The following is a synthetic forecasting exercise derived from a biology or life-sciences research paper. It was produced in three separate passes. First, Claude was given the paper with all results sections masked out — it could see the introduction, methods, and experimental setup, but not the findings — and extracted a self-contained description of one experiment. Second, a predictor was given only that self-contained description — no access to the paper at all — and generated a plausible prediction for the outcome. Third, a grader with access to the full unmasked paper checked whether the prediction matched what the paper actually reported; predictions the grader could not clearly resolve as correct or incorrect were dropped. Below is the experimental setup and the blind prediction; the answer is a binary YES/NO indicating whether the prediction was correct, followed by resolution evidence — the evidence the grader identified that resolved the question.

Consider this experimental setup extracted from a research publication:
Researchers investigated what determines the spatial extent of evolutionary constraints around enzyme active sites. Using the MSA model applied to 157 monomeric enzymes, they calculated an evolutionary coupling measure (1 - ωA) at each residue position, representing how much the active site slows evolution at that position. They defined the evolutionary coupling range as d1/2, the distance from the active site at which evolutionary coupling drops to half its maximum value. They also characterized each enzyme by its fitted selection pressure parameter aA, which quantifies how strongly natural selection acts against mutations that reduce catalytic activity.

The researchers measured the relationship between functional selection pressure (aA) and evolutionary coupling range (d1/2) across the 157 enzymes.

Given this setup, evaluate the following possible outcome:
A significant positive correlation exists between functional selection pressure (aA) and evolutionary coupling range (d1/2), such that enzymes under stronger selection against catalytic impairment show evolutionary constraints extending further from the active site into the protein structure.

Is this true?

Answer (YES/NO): YES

-*-

> _What you need to do_: The expected answer is a copy of each line above containing "this".

> _The answer_:
Consider this experimental setup extracted from a research publication:
Given this setup, evaluate the following possible outcome:
Is this true?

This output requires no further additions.